Try it: Reproduce the text of each of the entries below word for word, leaving out the pictures.

===== Records provided =====

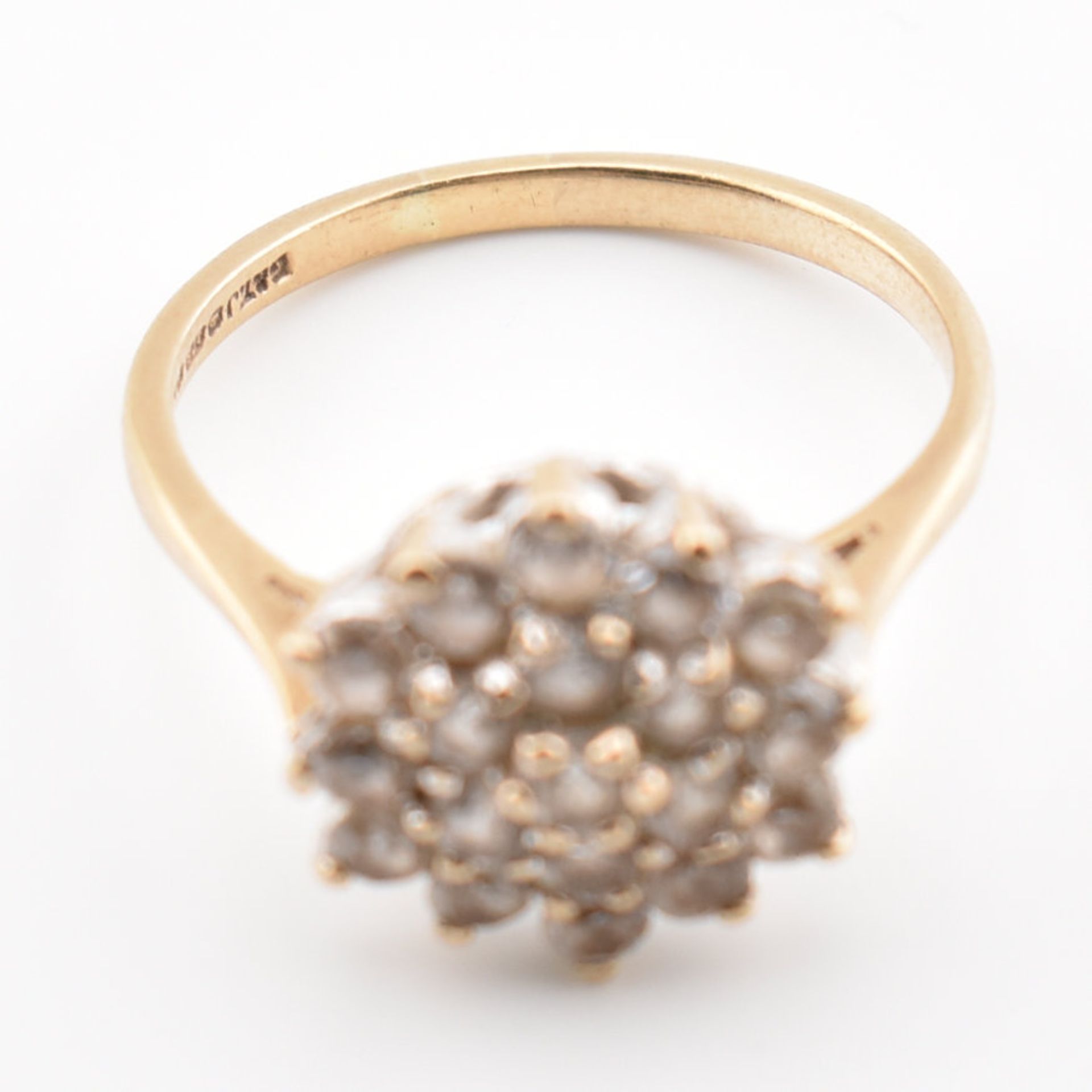 HALLMARKED 9CT GOLD & WHITE STONE CLUSTER RING - Image 3 of 8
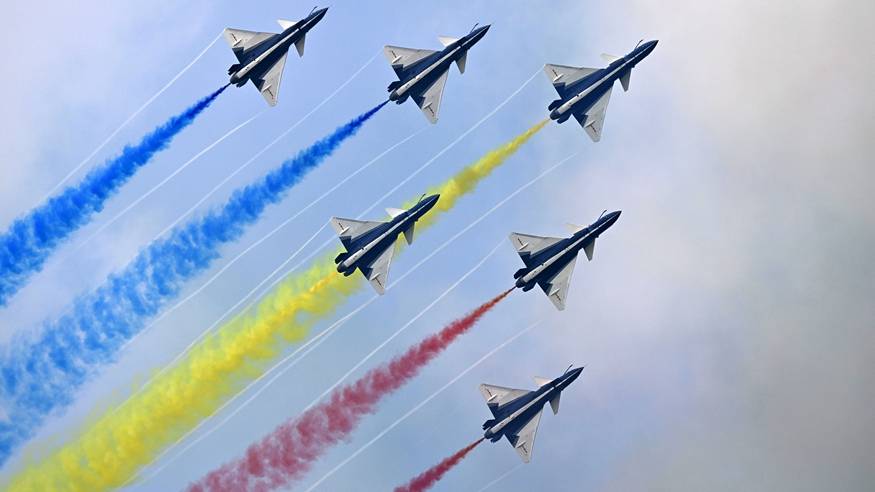 空军以独特空中礼仪欢迎新飞行学员加入“蓝天方阵”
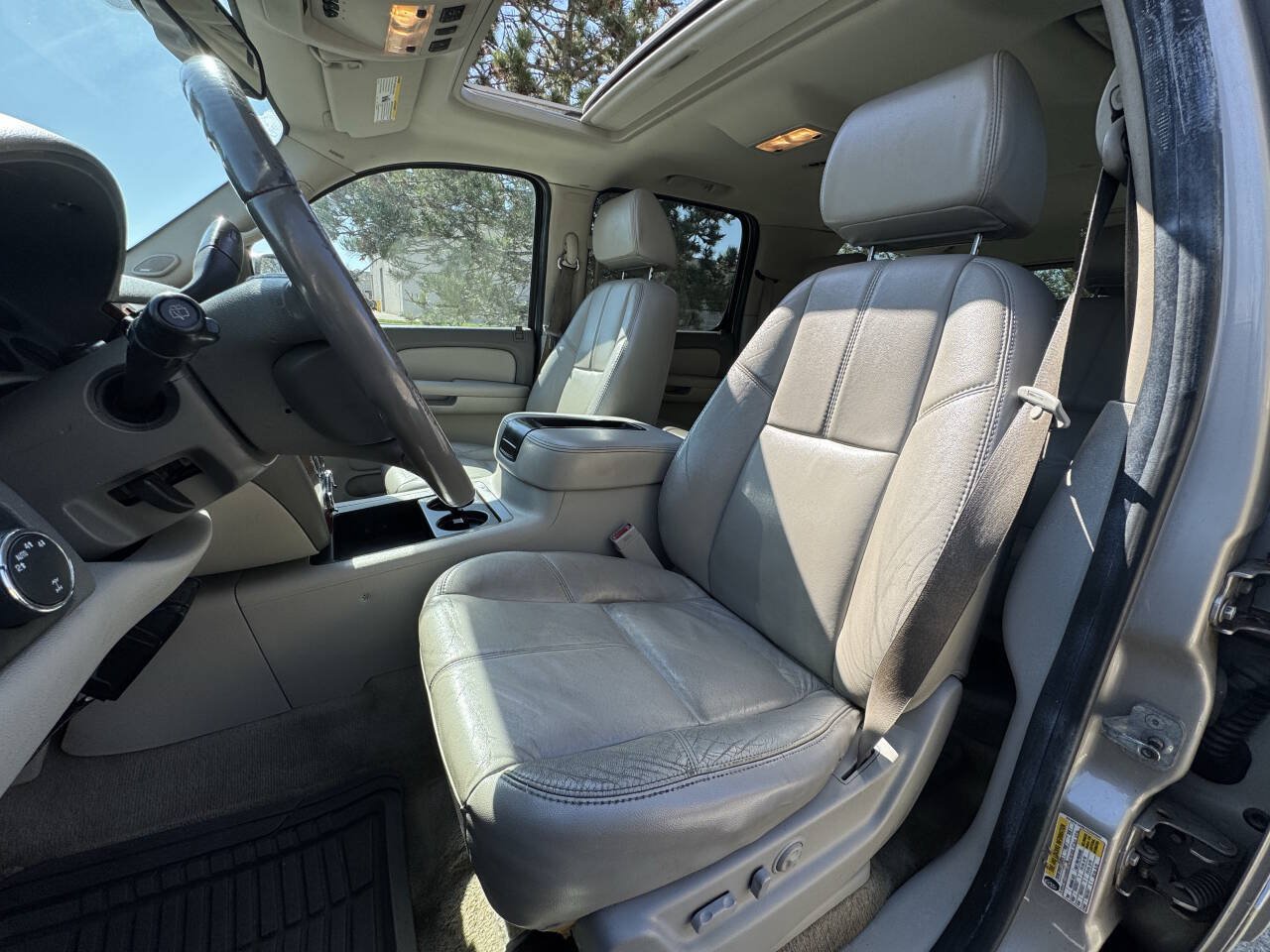 Used 2007 Chevrolet Suburban LT w/ LT Preferred Equipment Group AWD/4WD image 12
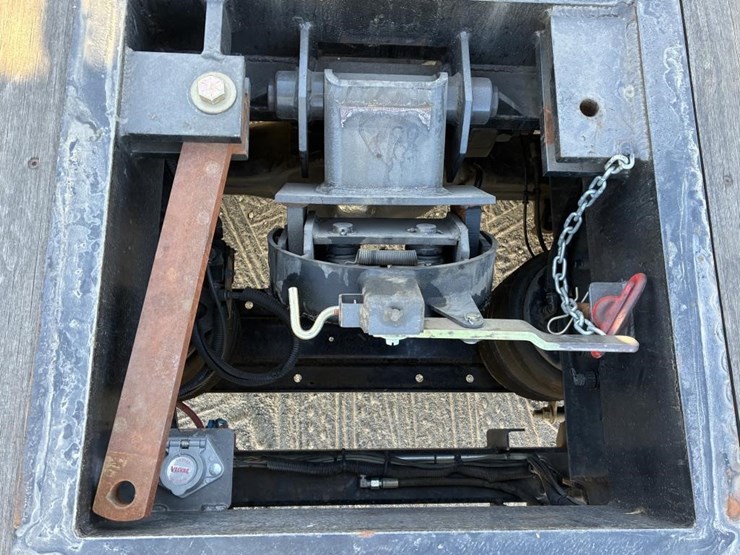 ford-f650-xlt-image-7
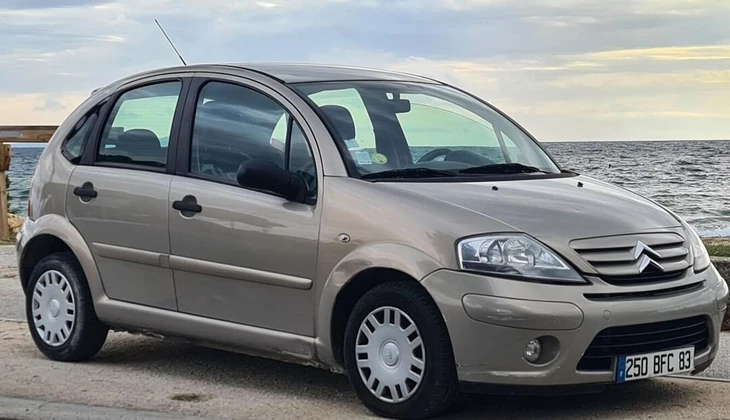 location-CITROEN-Hyères-roadstr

=====

Solution to this task:
 HALLMARKED 9CT GOLD & WHITE STONE CLUSTER RING - Image 3 of 8
 空军以独特空中礼仪欢迎新飞行学员加入“蓝天方阵”
 Used 2007 Chevrolet Suburban LT w/ LT Preferred Equipment Group AWD/4WD image 12
 ford-f650-xlt-image-7
 location-CITROEN-Hyères-roadstr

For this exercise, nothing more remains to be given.